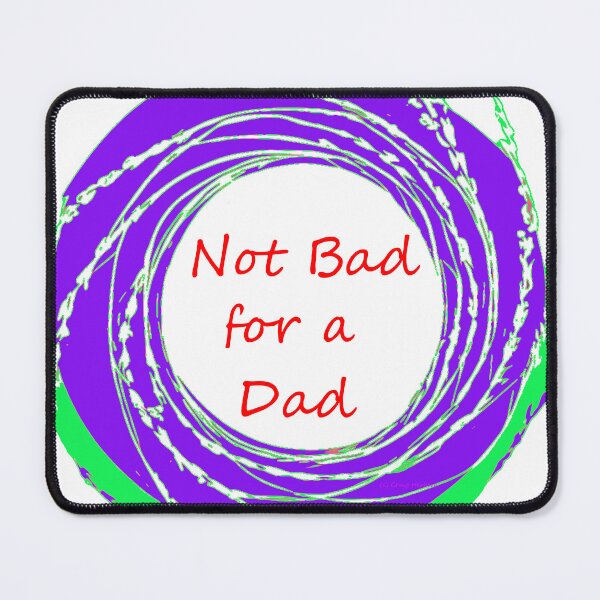 Item preview, Not Bad for a Dad designed and sold by TattedWolf.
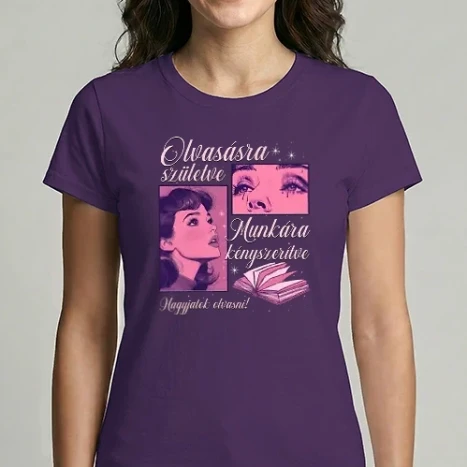 Női Imperial póló - Olvasásra születve munkára kényszerítve pin up csaj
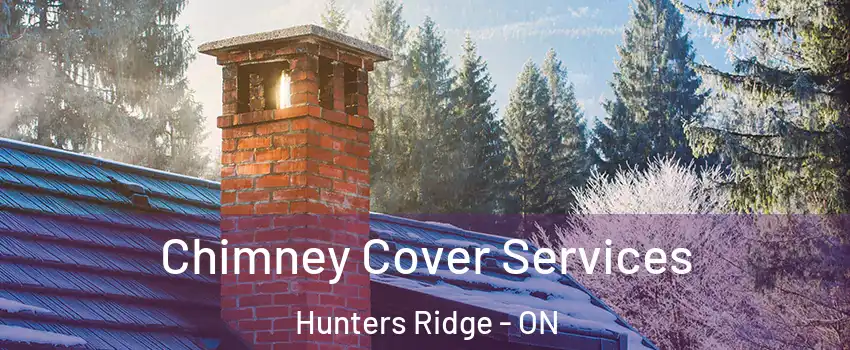  Chimney Cover Services Hunters Ridge - ON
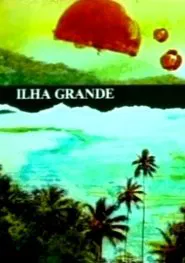 Poster do filme Ilha Grande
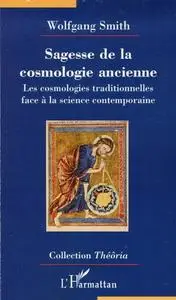Wolfgang Smith, "Sagesse de la cosmologie ancienne : Les cosmologies traditionnelles face à la science contemporaine"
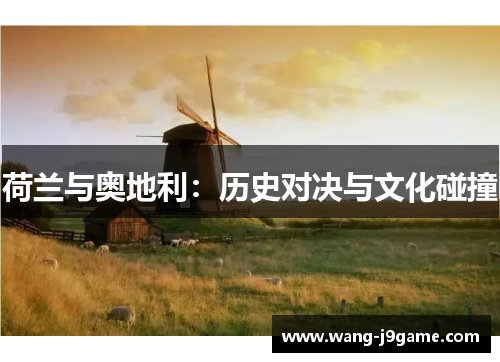 荷兰与奥地利：历史对决与文化碰撞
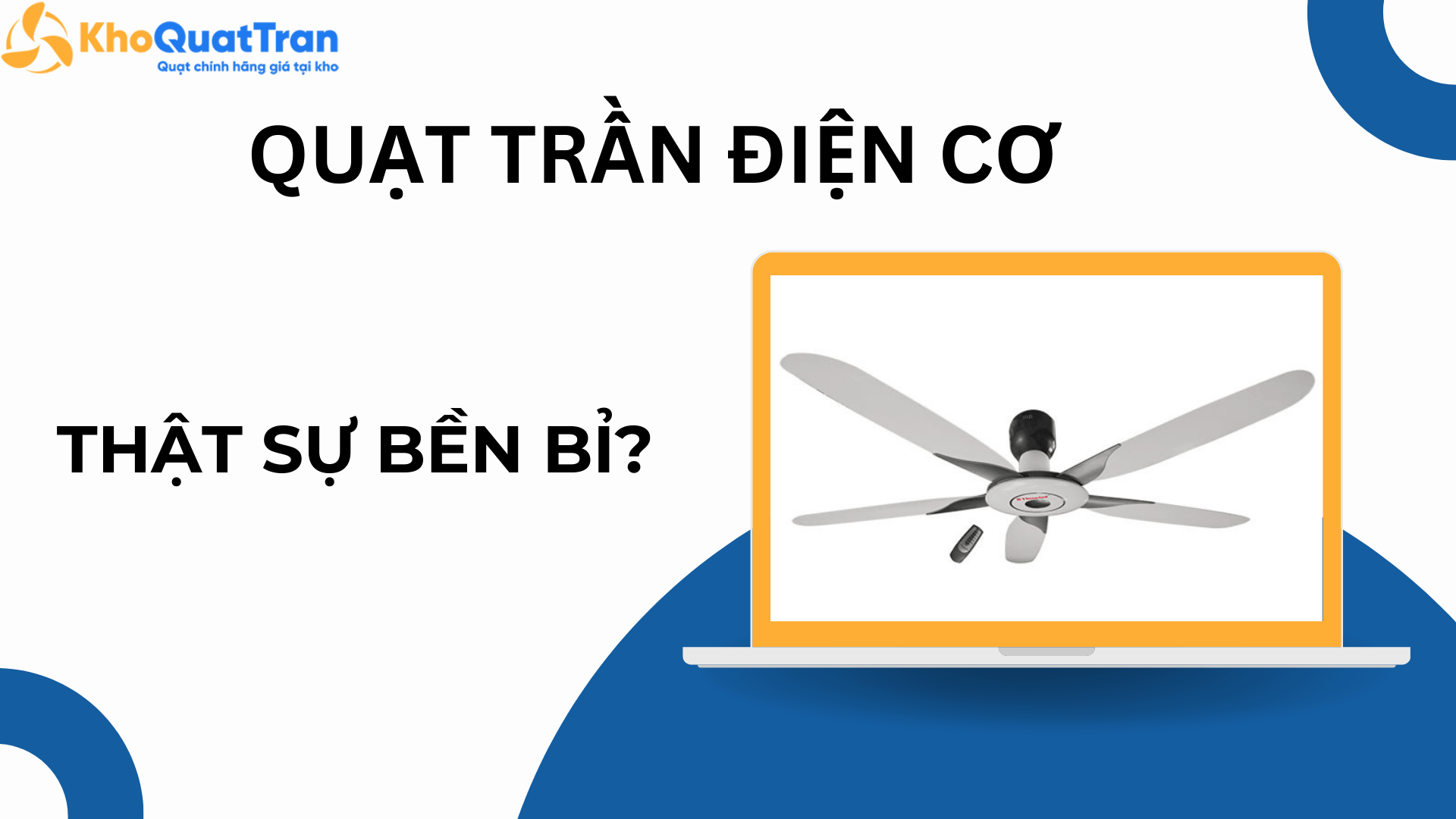  Đánh giá quạt trần điện cơ - Có thật sự bền bỉ?
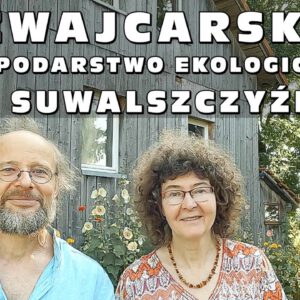 Niesamowita historia! W Polsce była bieda, a oni przeprowadzili się w okolice Suwałk ze Szwajcarii.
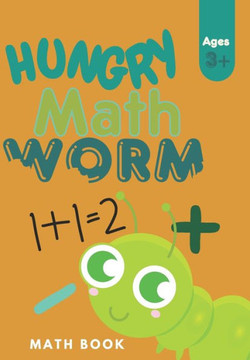 Hungry Math Worm: Learning Book Hungry Math Worm: Learning Book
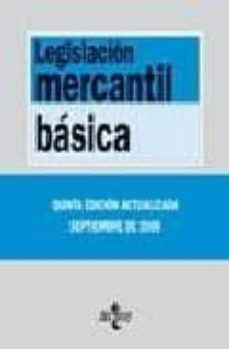 legislacion mercantil basica (5ª ed.)-9788430947874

**EXERCISE PROMPT:**
Repeat the text of all ten items above word for word, in the same order, and leave the pictures out.

**ANSWER SECTION:**
 Item preview, Not Bad for a Dad designed and sold by TattedWolf.
 Női Imperial póló - Olvasásra születve munkára kényszerítve pin up csaj
  Chimney Cover Services Hunters Ridge - ON
 Poster do filme Ilha Grande
Wolfgang Smith, "Sagesse de la cosmologie ancienne : Les cosmologies traditionnelles face à la science contemporaine"
 荷兰与奥地利：历史对决与文化碰撞
  Đánh giá quạt trần điện cơ - Có thật sự bền bỉ?
 Niesamowita historia! W Polsce była bieda, a oni przeprowadzili się w okolice Suwałk ze Szwajcarii.
 Hungry Math Worm: Learning Book Hungry Math Worm: Learning Book
 legislacion mercantil basica (5ª ed.)-9788430947874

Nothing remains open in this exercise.